Years earlier, the investigative journalists of the outlet Armando.info —Ewald Scharfenberg, Roberto Deniz, Alfredo Meza, and Joseph Poliszuk— were forced into exile after Saab filed a defamation lawsuit against them over reports documenting his murky dealings with the government in housing construction, food imports, oil, gold, coal, and nearly every major economic sector. At the time, the Colombian businessman denied any relationship with the government — a relationship that later became impossible to hide.

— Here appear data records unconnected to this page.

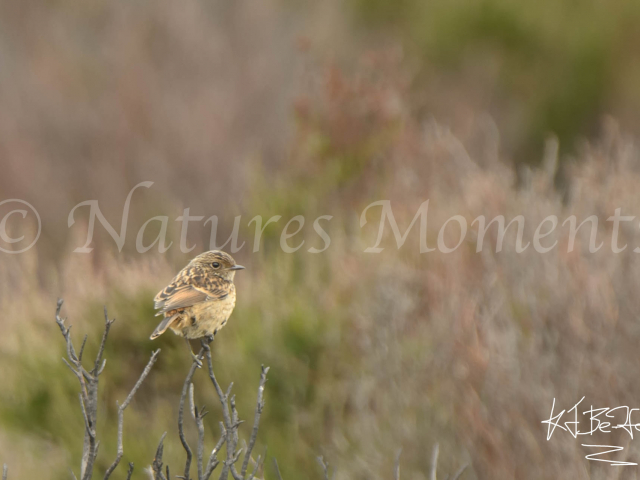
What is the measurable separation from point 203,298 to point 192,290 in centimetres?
5

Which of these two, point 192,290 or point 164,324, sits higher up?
point 192,290

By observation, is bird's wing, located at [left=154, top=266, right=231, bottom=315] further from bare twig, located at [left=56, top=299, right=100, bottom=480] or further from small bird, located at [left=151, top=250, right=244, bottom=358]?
bare twig, located at [left=56, top=299, right=100, bottom=480]

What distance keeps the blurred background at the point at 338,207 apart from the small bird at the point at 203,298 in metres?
2.96

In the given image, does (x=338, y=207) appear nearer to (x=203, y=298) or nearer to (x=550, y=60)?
(x=203, y=298)

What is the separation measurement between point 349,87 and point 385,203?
2675mm

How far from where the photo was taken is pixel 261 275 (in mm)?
7004

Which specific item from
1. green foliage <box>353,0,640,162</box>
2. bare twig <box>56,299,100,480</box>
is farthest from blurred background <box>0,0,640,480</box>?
bare twig <box>56,299,100,480</box>

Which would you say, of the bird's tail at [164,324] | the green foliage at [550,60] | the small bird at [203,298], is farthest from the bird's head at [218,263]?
the green foliage at [550,60]

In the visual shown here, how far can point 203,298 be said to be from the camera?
226cm

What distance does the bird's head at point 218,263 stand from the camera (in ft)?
7.16

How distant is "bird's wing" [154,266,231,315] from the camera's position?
7.30 feet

Saab managed to get out of prison in 2023 through a negotiation much like the one now turning against him. National Assembly president Jorge Rodríguez — Maduro’s political operator and today the second most powerful figure of the “new political moment” — made Saab’s inclusion as a delegate a condition for continuing the talks with the Venezuelan opposition in Mexico. That demand stalled the negotiations, which later resumed secretly in Doha, this time only between the Chavista government and the United States, until they reached Barbados, where an agreement was struck on the conditions for the 2024 elections —conditions the Maduro government ultimately failed to meet.
Within that framework, then U.S. president Joe Biden granted Saab a presidential pardon, and Venezuela handed over 10 U.S. prisoners. In the scene of the embrace, Maduro thanked Jorge Rodríguez in particular for his efforts: “You did it,” he told him.
How the new U.S. judicial process will unfold remains to be seen. The December 2023 pardon shields him from prosecution in the case that first landed him in jail, though other investigations against him remain active. This arrest follows those of other senior Chavista figures —including Maduro himself — and expands the U.S. probes into corruption, money laundering and drug‑trafficking links that U.S. authorities have pursued for years. Saab himself cooperated with the U.S. Drug Enforcement Administration (DEA) in 2018 before breaking his agreements.
In Caracas and other cities, murals with the message #FreeAlexSaab still remain — a campaign led by his wife, Italian model Camilla Fabri, to demand his release. Days after the capture of Maduro and Flores, Fabri was included in the commission — alongside the couple’s children — tasked with fighting for their freedom, and she repeated what she had done for her husband: she called marches and launched an intense communications campaign.
Until February, she also coordinated deportation flights of Venezuelans from the United States as head of the “Return to the Homeland” Mission. Her last post on X was on February 3, one month after the U.S. intervention: she wrote “Cilia and Nicolás will return” and shared photos of supporters’ demonstrations. Days earlier, she had reposted messages from her husband with the hashtag #DelcyPorLaPaz — Delcy for peace.